Strikingly, the Court of Justice has added that even if a producer has taken commercial decisions in response to market signals, MET can still be rejected if the State has significantly interfered with the operation of market forces such as when it interfered with the price of raw materials or labor. It ruled that a twofold determination needs to be made. The determinations whether

  1. the company applying for MET took commercial decisions in response to market signals and
  2. the State interfered with market forces

must be based on a case-by-case analysis taking into account the evidence submitted by the company applying for MET. In making this assessment, the EU institutions must examine the evidence with all due care in order to determine whether it is sufficient to show that this company satisfies the two criteria mentioned above.

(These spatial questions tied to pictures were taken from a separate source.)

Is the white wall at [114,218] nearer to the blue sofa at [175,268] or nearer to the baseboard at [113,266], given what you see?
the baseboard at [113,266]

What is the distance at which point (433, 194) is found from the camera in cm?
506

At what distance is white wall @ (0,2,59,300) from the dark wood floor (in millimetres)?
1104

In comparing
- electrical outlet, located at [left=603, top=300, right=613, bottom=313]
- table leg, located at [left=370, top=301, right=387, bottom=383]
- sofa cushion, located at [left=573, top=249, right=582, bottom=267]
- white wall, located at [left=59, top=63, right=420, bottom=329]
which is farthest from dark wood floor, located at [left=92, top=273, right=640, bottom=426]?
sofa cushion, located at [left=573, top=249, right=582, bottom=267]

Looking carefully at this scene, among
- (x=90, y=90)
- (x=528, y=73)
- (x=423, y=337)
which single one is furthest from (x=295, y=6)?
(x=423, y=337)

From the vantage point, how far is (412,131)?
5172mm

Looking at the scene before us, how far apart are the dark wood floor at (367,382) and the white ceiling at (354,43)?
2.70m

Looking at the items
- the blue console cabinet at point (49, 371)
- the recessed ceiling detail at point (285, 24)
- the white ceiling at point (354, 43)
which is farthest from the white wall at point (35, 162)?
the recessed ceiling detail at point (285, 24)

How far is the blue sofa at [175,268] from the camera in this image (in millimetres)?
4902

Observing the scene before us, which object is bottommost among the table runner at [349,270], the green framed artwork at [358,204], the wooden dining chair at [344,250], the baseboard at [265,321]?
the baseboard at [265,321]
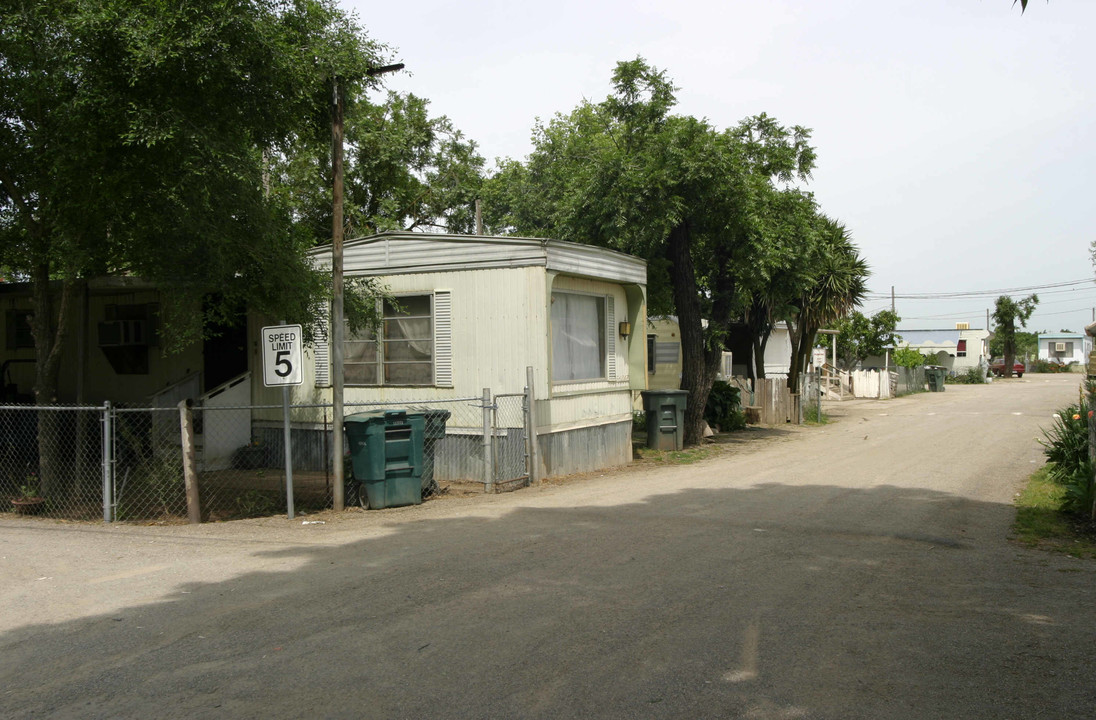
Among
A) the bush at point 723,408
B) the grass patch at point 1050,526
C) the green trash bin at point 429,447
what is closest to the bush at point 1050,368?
the bush at point 723,408

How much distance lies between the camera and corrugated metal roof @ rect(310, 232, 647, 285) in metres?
12.9

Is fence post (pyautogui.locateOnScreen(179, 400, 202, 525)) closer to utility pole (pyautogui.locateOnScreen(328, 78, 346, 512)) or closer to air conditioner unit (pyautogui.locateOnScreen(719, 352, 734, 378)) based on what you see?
utility pole (pyautogui.locateOnScreen(328, 78, 346, 512))

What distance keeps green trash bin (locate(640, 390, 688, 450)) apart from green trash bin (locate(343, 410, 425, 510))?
22.8 ft

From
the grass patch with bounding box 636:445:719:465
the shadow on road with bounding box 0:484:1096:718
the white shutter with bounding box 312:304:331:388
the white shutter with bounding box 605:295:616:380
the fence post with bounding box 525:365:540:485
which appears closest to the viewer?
the shadow on road with bounding box 0:484:1096:718

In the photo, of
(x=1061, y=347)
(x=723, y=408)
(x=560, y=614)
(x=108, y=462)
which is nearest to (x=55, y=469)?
(x=108, y=462)

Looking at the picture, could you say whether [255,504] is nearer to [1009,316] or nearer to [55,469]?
[55,469]

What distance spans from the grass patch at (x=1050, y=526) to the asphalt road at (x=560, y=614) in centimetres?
26

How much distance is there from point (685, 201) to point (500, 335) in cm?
579

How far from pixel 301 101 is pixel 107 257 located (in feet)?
9.71

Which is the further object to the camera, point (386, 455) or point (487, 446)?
point (487, 446)

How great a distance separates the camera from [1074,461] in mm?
11297

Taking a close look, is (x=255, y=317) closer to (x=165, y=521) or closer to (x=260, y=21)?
(x=165, y=521)

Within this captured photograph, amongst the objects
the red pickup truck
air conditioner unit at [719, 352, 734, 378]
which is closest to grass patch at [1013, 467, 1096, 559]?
air conditioner unit at [719, 352, 734, 378]

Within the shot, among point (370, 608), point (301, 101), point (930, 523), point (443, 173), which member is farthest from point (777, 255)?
point (443, 173)
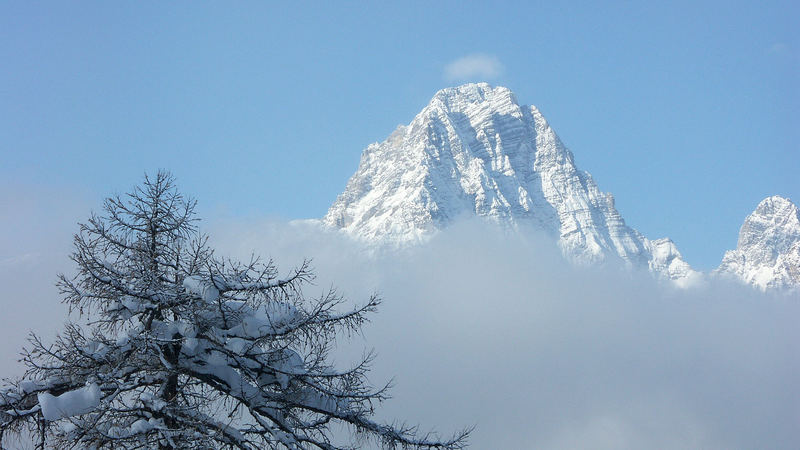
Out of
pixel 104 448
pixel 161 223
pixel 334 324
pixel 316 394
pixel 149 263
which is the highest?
pixel 161 223

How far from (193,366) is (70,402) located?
113 cm

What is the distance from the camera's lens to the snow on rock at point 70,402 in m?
7.42

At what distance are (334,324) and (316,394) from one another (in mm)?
712

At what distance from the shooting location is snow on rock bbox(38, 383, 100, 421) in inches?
292

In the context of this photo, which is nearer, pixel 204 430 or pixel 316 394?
pixel 204 430

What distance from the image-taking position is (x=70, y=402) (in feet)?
24.7

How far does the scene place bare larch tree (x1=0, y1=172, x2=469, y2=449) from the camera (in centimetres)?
768

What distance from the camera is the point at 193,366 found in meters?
8.12

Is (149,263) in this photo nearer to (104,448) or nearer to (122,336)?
(122,336)

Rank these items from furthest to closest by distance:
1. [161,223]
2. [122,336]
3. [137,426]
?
[161,223]
[122,336]
[137,426]

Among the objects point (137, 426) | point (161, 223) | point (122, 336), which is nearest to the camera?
point (137, 426)

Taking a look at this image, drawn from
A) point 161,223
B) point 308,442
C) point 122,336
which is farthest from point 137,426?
point 161,223

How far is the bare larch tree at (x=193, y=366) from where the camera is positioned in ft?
25.2

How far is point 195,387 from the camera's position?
8344mm
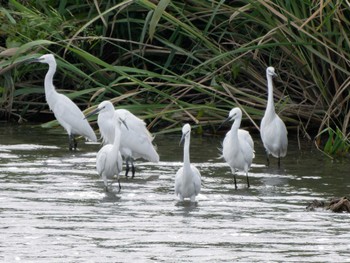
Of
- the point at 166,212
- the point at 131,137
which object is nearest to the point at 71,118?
the point at 131,137

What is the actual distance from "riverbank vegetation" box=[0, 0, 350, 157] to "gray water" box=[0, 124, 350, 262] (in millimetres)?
701

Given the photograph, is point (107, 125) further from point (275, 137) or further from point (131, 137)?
point (275, 137)

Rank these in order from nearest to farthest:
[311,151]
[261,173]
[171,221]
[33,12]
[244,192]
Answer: [171,221] → [244,192] → [261,173] → [311,151] → [33,12]

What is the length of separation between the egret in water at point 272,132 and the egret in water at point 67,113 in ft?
7.84

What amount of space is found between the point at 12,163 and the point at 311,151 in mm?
3838

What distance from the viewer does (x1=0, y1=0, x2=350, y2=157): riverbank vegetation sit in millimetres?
13562

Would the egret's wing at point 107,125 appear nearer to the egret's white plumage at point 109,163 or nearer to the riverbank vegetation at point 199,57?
the riverbank vegetation at point 199,57

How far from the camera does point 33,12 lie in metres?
15.0

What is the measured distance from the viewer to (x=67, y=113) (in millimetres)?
14375

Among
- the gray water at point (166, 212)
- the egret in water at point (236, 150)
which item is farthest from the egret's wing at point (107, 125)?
the egret in water at point (236, 150)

Both Courts have further emphasized that

  1. it is the company applying for MET that bears the burden to prove that the conditions set in Article 2(7)(c) of the Anti-Dumping Regulation to obtain MET is met;
  2. the need for the EU institutions to examine the evidence submitted by the MET applicant leaves intact the wide discretion enjoyed by those institutions in assessing that evidence.

Thus, the judgment of the European Court of Justice prevents the EU institutions from taking a “short-cut” in denying MET by relying only on shareholdership.

However, the burden of roof that rests on the applicant for MET and the discretion of the EU institutions in the case-by-case analysis on the existence of State interference mean that the granting MET will likely continue to be the rule rather than the exception. One also has to bear in mind that the absence of State interference is only one of the 5 criteria that must all be met for MET to be achieved. Two of these criteria, i.e., the existence accounting records kept in accordance with international accounting standards or the existence of production costs / financial situations are that are not subject to significant distortions carried over from the non-market economy system (read: the existence of subsidies) will likely remain significant stumbling-stones for Chinese companies to obtain MET.